++++ Document section ++++

Given an array arr[] of N integers, the task is to find the maximum difference between any two elements of the array.
Examples: 
 

Input: arr[] = {2, 1, 5, 3} 
Output:
|5 – 1| = 4
Input: arr[] = {-10, 4, -9, -5} 
Output: 14 
 

 

Approach: The maximum absolute difference in the array will always be the absolute difference between the minimum and the maximum element from the array.
Below is the implementation of the above approach:
 

C++




// C++ implementation of the approach
#include <bits/stdc++.h>
using namespace std;
 
// Function to return the maximum
// absolute difference between
// any two elements of the array
int maxAbsDiff(int arr[], int n)
{
 
    // To store the minimum and the maximum
    // elements from the array
    int minEle = arr[0];
    int maxEle = arr[0];
    for (int i = 1; i < n; i++) {
        minEle = min(minEle, arr[i]);
        maxEle = max(maxEle, arr[i]);
    }
 
    return (maxEle - minEle);
}
 
// Driver code
int main()
{
    int arr[] = { 2, 1, 5, 3 };
    int n = sizeof(arr) / sizeof(arr[0]);
    cout << maxAbsDiff(arr, n);
 
    return 0;
}

Java




// Java implementation of the approach
class GFG {
 
    // Function to return the maximum
    // absolute difference between
    // any two elements of the array
    static int maxAbsDiff(int arr[], int n)
    {
 
        // To store the minimum and the maximum
        // elements from the array
        int minEle = arr[0];
        int maxEle = arr[0];
        for (int i = 1; i < n; i++) {
            minEle = Math.min(minEle, arr[i]);
            maxEle = Math.max(maxEle, arr[i]);
        }
 
        return (maxEle - minEle);
    }
 
    // Driver code
    public static void main(String[] args)

++++

*To do*
1 – Restate the paragraph beginning "Approach: The maximum absolute difference" from the article on maximum array difference in a single shorter sentence that keeps its main point.
2 – Carry on the article on maximum array difference from the final line shown.

++++ Supplied information ++++

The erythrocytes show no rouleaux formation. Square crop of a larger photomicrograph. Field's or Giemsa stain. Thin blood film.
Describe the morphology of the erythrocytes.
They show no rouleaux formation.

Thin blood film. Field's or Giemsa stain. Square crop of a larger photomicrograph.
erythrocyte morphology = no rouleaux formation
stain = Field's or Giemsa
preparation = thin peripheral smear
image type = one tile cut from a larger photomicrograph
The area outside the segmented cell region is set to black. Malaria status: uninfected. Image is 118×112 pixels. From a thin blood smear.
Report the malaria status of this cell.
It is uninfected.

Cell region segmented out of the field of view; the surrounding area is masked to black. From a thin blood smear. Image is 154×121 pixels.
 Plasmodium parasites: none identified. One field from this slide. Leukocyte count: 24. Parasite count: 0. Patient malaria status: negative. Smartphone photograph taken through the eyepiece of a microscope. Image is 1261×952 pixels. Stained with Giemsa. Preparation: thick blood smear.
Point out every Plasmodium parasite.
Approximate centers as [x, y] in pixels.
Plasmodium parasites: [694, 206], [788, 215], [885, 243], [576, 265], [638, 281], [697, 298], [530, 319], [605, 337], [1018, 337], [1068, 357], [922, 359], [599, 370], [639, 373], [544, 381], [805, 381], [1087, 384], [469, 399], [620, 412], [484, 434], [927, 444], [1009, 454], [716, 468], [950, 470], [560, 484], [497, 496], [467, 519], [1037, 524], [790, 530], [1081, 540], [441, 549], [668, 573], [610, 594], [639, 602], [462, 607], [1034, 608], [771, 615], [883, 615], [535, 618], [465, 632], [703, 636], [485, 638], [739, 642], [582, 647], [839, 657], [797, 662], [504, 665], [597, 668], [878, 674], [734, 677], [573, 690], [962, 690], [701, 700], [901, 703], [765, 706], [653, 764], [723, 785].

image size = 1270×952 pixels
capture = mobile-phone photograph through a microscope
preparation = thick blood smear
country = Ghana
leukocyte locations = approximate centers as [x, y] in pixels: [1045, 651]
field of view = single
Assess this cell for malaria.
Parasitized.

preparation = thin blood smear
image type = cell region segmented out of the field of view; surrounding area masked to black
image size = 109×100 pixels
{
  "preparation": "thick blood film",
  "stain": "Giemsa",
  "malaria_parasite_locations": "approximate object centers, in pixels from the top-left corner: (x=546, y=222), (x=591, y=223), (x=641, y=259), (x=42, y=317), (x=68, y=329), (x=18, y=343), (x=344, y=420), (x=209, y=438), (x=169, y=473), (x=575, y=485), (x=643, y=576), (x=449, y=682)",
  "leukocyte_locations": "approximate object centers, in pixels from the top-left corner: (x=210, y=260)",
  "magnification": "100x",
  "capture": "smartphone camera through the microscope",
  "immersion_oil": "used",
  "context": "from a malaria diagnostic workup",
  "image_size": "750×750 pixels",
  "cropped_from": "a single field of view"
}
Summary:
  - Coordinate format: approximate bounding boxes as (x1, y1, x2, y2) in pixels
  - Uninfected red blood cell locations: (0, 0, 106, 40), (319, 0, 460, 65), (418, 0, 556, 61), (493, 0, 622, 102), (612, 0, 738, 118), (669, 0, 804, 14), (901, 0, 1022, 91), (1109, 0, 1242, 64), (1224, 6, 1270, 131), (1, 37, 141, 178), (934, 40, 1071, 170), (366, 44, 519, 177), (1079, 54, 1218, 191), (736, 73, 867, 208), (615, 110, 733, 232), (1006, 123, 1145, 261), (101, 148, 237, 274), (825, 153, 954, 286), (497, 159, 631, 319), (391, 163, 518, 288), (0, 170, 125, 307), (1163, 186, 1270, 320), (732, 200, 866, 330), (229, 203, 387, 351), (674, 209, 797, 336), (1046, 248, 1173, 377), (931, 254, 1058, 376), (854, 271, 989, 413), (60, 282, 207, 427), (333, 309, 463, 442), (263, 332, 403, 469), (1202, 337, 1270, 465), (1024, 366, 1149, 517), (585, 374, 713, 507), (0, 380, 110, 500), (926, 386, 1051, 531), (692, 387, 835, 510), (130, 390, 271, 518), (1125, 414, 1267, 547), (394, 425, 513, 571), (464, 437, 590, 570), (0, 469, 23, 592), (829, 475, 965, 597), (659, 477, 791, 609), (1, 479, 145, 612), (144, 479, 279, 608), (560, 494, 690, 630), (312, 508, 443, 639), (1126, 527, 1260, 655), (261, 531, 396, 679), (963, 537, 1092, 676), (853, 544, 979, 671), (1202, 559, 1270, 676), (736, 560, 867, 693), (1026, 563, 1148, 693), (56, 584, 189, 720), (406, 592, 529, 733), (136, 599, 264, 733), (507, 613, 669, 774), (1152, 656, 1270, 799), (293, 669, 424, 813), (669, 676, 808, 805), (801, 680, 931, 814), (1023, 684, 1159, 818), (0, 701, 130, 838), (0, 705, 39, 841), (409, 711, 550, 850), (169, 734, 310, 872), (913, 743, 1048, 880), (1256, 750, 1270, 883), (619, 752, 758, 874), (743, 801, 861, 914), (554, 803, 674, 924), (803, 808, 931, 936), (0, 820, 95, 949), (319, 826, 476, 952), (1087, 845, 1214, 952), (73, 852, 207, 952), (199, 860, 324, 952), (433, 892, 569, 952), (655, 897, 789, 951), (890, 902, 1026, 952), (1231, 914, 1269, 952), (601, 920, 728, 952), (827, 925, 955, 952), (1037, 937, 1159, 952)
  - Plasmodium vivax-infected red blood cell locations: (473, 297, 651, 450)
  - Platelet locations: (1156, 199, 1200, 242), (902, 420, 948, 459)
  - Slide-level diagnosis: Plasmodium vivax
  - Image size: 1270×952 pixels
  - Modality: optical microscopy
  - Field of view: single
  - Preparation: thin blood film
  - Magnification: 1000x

++++

*Answers for this exercise*
1 – An array's largest absolute difference always lies between its minimum and maximum elements.

2 –
    {
        int[] arr = { 2, 1, 5, 3 };
        int n = arr.length;
        System.out.print(maxAbsDiff(arr, n));
    }
}

Python3




# Python3 implementation of the approach
 
# Function to return the maximum
# absolute difference between
# any two elements of the array
def maxAbsDiff(arr, n):
 
    # To store the minimum and the maximum
    # elements from the array
    minEle = arr[0]
    maxEle = arr[0]
    for i in range(1, n):
        minEle = min(minEle, arr[i])
        maxEle = max(maxEle, arr[i])
 
    return (maxEle - minEle)
 
# Driver code
arr = [2, 1, 5, 3]
n = len(arr)
print(maxAbsDiff(arr, n))
 
# This code is contributed
# by mohit kumar

C#




// C# implementation of the approach
using System;
 
class GFG
{
 
    // Function to return the maximum
    // absolute difference between
    // any two elements of the array
    static int maxAbsDiff(int []arr, int n)
    {
 
        // To store the minimum and the maximum
        // elements from the array
        int minEle = arr[0];
        int maxEle = arr[0];
        for (int i = 1; i < n; i++)
        {
            minEle = Math.Min(minEle, arr[i]);
            maxEle = Math.Max(maxEle, arr[i]);
        }
 
        return (maxEle - minEle);
    }
 
    // Driver code
    public static void Main()
    {
        int[] arr = { 2, 1, 5, 3 };
        int n = arr.Length;
         
        Console.WriteLine(maxAbsDiff(arr, n));
    }
}
 
// This code is contributed by Ryuga

PHP




<?php
// PHP implementation of the approach
 
// Function to return the maximum
// absolute difference between
// any two elements of the array
function maxAbsDiff($arr, $n)
{
 
    // To store the minimum and the maximum
    // elements from the array
    $minEle = $arr[0];
    $maxEle = $arr[0];
    for ($i = 1; $i < $n; $i++)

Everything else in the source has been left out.